Task brief:
The required output is the full listing below, reproduced word for word.

═════ Information supplied

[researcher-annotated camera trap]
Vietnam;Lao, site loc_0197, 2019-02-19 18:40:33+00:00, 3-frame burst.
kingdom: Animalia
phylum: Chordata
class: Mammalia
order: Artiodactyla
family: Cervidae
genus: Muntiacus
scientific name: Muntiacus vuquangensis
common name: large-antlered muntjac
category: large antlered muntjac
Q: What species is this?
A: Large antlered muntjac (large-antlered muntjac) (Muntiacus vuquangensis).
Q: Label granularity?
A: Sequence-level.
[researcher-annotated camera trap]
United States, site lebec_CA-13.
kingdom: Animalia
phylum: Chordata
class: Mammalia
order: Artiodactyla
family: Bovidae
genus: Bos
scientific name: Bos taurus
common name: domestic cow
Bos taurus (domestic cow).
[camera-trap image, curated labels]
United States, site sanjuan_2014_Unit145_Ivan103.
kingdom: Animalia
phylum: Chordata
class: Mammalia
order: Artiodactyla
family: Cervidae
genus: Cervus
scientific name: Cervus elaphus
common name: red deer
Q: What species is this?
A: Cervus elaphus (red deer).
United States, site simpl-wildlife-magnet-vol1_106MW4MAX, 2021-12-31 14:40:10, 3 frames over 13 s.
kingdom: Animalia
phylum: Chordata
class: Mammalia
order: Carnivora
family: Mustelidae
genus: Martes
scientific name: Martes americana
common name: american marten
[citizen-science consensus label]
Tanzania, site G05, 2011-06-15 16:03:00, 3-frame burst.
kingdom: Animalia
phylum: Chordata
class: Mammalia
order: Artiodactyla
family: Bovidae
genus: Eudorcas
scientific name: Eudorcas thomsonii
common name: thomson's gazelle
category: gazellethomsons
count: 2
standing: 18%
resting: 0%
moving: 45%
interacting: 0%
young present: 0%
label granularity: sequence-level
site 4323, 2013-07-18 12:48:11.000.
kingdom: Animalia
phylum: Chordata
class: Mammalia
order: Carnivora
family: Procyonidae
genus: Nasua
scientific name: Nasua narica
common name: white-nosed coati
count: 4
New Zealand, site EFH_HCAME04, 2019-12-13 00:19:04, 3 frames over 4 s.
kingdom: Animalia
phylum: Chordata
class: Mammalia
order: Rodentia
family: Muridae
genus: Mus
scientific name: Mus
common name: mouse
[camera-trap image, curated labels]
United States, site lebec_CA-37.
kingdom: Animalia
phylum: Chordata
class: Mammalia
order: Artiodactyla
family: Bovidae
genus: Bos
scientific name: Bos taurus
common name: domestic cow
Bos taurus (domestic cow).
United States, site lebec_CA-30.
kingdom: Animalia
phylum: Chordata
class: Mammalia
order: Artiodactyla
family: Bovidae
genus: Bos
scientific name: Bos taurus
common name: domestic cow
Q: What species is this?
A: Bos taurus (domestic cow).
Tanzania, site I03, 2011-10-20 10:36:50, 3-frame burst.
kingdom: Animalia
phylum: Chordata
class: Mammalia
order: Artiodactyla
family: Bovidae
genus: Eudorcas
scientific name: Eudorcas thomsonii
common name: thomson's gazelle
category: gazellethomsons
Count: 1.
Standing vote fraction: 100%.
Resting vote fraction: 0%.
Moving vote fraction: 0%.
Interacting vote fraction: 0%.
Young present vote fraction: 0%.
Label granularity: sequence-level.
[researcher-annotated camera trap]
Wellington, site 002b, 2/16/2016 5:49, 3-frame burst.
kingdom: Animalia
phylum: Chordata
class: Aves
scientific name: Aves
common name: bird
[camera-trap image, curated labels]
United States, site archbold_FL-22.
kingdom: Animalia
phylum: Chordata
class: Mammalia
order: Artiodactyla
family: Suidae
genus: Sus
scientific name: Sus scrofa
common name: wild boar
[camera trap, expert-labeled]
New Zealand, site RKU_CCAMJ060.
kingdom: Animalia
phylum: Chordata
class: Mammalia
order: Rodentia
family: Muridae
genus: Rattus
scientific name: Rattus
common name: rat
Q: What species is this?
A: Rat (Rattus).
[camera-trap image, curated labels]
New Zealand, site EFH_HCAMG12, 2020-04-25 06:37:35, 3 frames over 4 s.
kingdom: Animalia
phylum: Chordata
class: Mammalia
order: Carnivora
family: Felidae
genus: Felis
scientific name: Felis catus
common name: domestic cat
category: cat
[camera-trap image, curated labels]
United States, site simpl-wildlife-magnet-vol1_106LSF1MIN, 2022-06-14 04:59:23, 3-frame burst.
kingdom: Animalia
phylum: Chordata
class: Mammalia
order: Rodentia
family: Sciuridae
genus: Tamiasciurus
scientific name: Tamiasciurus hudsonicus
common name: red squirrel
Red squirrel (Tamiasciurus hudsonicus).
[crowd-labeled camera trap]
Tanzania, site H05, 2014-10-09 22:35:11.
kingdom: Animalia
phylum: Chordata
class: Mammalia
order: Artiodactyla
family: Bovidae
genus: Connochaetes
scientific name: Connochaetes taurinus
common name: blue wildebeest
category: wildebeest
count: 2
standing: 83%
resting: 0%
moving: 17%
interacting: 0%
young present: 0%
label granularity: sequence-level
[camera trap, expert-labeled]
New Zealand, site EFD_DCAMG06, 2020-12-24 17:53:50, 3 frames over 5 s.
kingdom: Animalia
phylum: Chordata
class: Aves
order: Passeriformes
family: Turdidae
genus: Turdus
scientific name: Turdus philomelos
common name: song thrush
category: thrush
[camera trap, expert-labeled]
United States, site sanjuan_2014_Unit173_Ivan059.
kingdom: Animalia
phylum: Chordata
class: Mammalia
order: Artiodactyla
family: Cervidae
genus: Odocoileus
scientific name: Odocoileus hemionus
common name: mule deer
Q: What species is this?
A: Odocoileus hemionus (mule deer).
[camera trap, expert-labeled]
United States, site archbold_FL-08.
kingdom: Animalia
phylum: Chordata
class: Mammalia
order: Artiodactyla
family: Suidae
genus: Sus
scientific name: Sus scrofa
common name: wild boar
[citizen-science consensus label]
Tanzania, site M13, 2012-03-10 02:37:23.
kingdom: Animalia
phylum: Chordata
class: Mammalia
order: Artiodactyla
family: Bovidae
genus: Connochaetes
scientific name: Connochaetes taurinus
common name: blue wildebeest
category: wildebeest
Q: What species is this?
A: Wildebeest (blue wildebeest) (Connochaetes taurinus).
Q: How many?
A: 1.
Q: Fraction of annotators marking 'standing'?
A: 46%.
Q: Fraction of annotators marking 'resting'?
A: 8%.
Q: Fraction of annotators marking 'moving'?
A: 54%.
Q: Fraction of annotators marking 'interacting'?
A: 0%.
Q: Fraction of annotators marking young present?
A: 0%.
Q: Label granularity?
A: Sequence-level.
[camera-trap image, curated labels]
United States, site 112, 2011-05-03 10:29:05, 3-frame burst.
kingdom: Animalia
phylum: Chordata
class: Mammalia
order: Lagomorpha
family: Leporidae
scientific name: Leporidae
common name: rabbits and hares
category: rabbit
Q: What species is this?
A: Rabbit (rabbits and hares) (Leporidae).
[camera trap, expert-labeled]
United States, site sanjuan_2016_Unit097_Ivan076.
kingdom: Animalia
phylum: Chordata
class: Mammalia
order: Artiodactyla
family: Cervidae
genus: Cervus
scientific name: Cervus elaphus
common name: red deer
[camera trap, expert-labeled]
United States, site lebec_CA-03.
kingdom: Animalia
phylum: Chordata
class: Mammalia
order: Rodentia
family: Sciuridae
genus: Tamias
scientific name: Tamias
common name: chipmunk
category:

══════════

Answer:
[researcher-annotated camera trap]
Vietnam;Lao, site loc_0197, 2019-02-19 18:40:33+00:00, 3-frame burst.
kingdom: Animalia
phylum: Chordata
class: Mammalia
order: Artiodactyla
family: Cervidae
genus: Muntiacus
scientific name: Muntiacus vuquangensis
common name: large-antlered muntjac
category: large antlered muntjac
Q: What species is this?
A: Large antlered muntjac (large-antlered muntjac) (Muntiacus vuquangensis).
Q: Label granularity?
A: Sequence-level.
[researcher-annotated camera trap]
United States, site lebec_CA-13.
kingdom: Animalia
phylum: Chordata
class: Mammalia
order: Artiodactyla
family: Bovidae
genus: Bos
scientific name: Bos taurus
common name: domestic cow
Bos taurus (domestic cow).
[camera-trap image, curated labels]
United States, site sanjuan_2014_Unit145_Ivan103.
kingdom: Animalia
phylum: Chordata
class: Mammalia
order: Artiodactyla
family: Cervidae
genus: Cervus
scientific name: Cervus elaphus
common name: red deer
Q: What species is this?
A: Cervus elaphus (red deer).
United States, site simpl-wildlife-magnet-vol1_106MW4MAX, 2021-12-31 14:40:10, 3 frames over 13 s.
kingdom: Animalia
phylum: Chordata
class: Mammalia
order: Carnivora
family: Mustelidae
genus: Martes
scientific name: Martes americana
common name: american marten
[citizen-science consensus label]
Tanzania, site G05, 2011-06-15 16:03:00, 3-frame burst.
kingdom: Animalia
phylum: Chordata
class: Mammalia
order: Artiodactyla
family: Bovidae
genus: Eudorcas
scientific name: Eudorcas thomsonii
common name: thomson's gazelle
category: gazellethomsons
count: 2
standing: 18%
resting: 0%
moving: 45%
interacting: 0%
young present: 0%
label granularity: sequence-level
site 4323, 2013-07-18 12:48:11.000.
kingdom: Animalia
phylum: Chordata
class: Mammalia
order: Carnivora
family: Procyonidae
genus: Nasua
scientific name: Nasua narica
common name: white-nosed coati
count: 4
New Zealand, site EFH_HCAME04, 2019-12-13 00:19:04, 3 frames over 4 s.
kingdom: Animalia
phylum: Chordata
class: Mammalia
order: Rodentia
family: Muridae
genus: Mus
scientific name: Mus
common name: mouse
[camera-trap image, curated labels]
United States, site lebec_CA-37.
kingdom: Animalia
phylum: Chordata
class: Mammalia
order: Artiodactyla
family: Bovidae
genus: Bos
scientific name: Bos taurus
common name: domestic cow
Bos taurus (domestic cow).
United States, site lebec_CA-30.
kingdom: Animalia
phylum: Chordata
class: Mammalia
order: Artiodactyla
family: Bovidae
genus: Bos
scientific name: Bos taurus
common name: domestic cow
Q: What species is this?
A: Bos taurus (domestic cow).
Tanzania, site I03, 2011-10-20 10:36:50, 3-frame burst.
kingdom: Animalia
phylum: Chordata
class: Mammalia
order: Artiodactyla
family: Bovidae
genus: Eudorcas
scientific name: Eudorcas thomsonii
common name: thomson's gazelle
category: gazellethomsons
Count: 1.
Standing vote fraction: 100%.
Resting vote fraction: 0%.
Moving vote fraction: 0%.
Interacting vote fraction: 0%.
Young present vote fraction: 0%.
Label granularity: sequence-level.
[researcher-annotated camera trap]
Wellington, site 002b, 2/16/2016 5:49, 3-frame burst.
kingdom: Animalia
phylum: Chordata
class: Aves
scientific name: Aves
common name: bird
[camera-trap image, curated labels]
United States, site archbold_FL-22.
kingdom: Animalia
phylum: Chordata
class: Mammalia
order: Artiodactyla
family: Suidae
genus: Sus
scientific name: Sus scrofa
common name: wild boar
[camera trap, expert-labeled]
New Zealand, site RKU_CCAMJ060.
kingdom: Animalia
phylum: Chordata
class: Mammalia
order: Rodentia
family: Muridae
genus: Rattus
scientific name: Rattus
common name: rat
Q: What species is this?
A: Rat (Rattus).
[camera-trap image, curated labels]
New Zealand, site EFH_HCAMG12, 2020-04-25 06:37:35, 3 frames over 4 s.
kingdom: Animalia
phylum: Chordata
class: Mammalia
order: Carnivora
family: Felidae
genus: Felis
scientific name: Felis catus
common name: domestic cat
category: cat
[camera-trap image, curated labels]
United States, site simpl-wildlife-magnet-vol1_106LSF1MIN, 2022-06-14 04:59:23, 3-frame burst.
kingdom: Animalia
phylum: Chordata
class: Mammalia
order: Rodentia
family: Sciuridae
genus: Tamiasciurus
scientific name: Tamiasciurus hudsonicus
common name: red squirrel
Red squirrel (Tamiasciurus hudsonicus).
[crowd-labeled camera trap]
Tanzania, site H05, 2014-10-09 22:35:11.
kingdom: Animalia
phylum: Chordata
class: Mammalia
order: Artiodactyla
family: Bovidae
genus: Connochaetes
scientific name: Connochaetes taurinus
common name: blue wildebeest
category: wildebeest
count: 2
standing: 83%
resting: 0%
moving: 17%
interacting: 0%
young present: 0%
label granularity: sequence-level
[camera trap, expert-labeled]
New Zealand, site EFD_DCAMG06, 2020-12-24 17:53:50, 3 frames over 5 s.
kingdom: Animalia
phylum: Chordata
class: Aves
order: Passeriformes
family: Turdidae
genus: Turdus
scientific name: Turdus philomelos
common name: song thrush
category: thrush
[camera trap, expert-labeled]
United States, site sanjuan_2014_Unit173_Ivan059.
kingdom: Animalia
phylum: Chordata
class: Mammalia
order: Artiodactyla
family: Cervidae
genus: Odocoileus
scientific name: Odocoileus hemionus
common name: mule deer
Q: What species is this?
A: Odocoileus hemionus (mule deer).
[camera trap, expert-labeled]
United States, site archbold_FL-08.
kingdom: Animalia
phylum: Chordata
class: Mammalia
order: Artiodactyla
family: Suidae
genus: Sus
scientific name: Sus scrofa
common name: wild boar
[citizen-science consensus label]
Tanzania, site M13, 2012-03-10 02:37:23.
kingdom: Animalia
phylum: Chordata
class: Mammalia
order: Artiodactyla
family: Bovidae
genus: Connochaetes
scientific name: Connochaetes taurinus
common name: blue wildebeest
category: wildebeest
Q: What species is this?
A: Wildebeest (blue wildebeest) (Connochaetes taurinus).
Q: How many?
A: 1.
Q: Fraction of annotators marking 'standing'?
A: 46%.
Q: Fraction of annotators marking 'resting'?
A: 8%.
Q: Fraction of annotators marking 'moving'?
A: 54%.
Q: Fraction of annotators marking 'interacting'?
A: 0%.
Q: Fraction of annotators marking young present?
A: 0%.
Q: Label granularity?
A: Sequence-level.
[camera-trap image, curated labels]
United States, site 112, 2011-05-03 10:29:05, 3-frame burst.
kingdom: Animalia
phylum: Chordata
class: Mammalia
order: Lagomorpha
family: Leporidae
scientific name: Leporidae
common name: rabbits and hares
category: rabbit
Q: What species is this?
A: Rabbit (rabbits and hares) (Leporidae).
[camera trap, expert-labeled]
United States, site sanjuan_2016_Unit097_Ivan076.
kingdom: Animalia
phylum: Chordata
class: Mammalia
order: Artiodactyla
family: Cervidae
genus: Cervus
scientific name: Cervus elaphus
common name: red deer
[camera trap, expert-labeled]
United States, site lebec_CA-03.
kingdom: Animalia
phylum: Chordata
class: Mammalia
order: Rodentia
family: Sciuridae
genus: Tamias
scientific name: Tamias
common name: chipmunk
category:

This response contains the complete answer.